“She’s one of those people I have to apologize to,” Armstrong said. “She got run over, got bullied. We sued so many people. I have reached out to her to make amends.”
Winfrey asked Armstrong why he has sued people when he knew they were telling the truth.
“It’s a major flaw,” he said. “A guy who wanted to control every outcome. To never forgive me, I understand that. I have started that process to speak to those people directly.”
Armstrong said he has similarly reached out to Betsy Andreu, who said she and her former husband Frankie, a former Armstrong teammate, heard Armstrong admit to using testosterone in a 1996 hospital room.
Armstrong would not answer if the Andreus were telling the truth.

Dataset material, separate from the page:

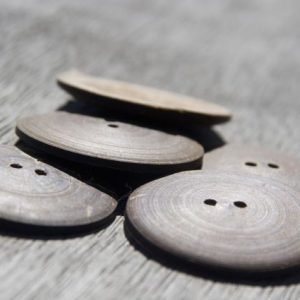 Coconut button – Medium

“I’m not going to take that one on,” he said. “I’m going to put that one down.”
Asked if his relationship with the Andreus is good, Armstrong said strongly, “No. They’ve been hurt too badly. A 40-minute conversation is not enough.”
You called her crazy, Winfrey said.
“I did,” he said.
Posted at 7:01 PST
Later in the taped interview with Oprah Winfrey, Lance Armstrong was shown a clip after his record seventh Tour de France win, in which he said, "To the cynics and skeptics, I’m sorry you can’t dream big and believe in miracles. You should believe in these people, and hard work wins it."
Armstrong told Winfrey, "I’ve made some mistakes in my career and that was a mistake. That sounds ridiculous. I’m embarrassed."
He said cycling meant, "We’re going to pump up the tires, fill up our water bottles, oh, and there’s that too."
Did it feel wrong? Winfrey asked.
"No … scary," Armstrong said.
"No, even scarier."
View it as cheating?
"The definition of cheating is to gain an advantage on a foe," Armstrong said. "I viewed it as a level playing field."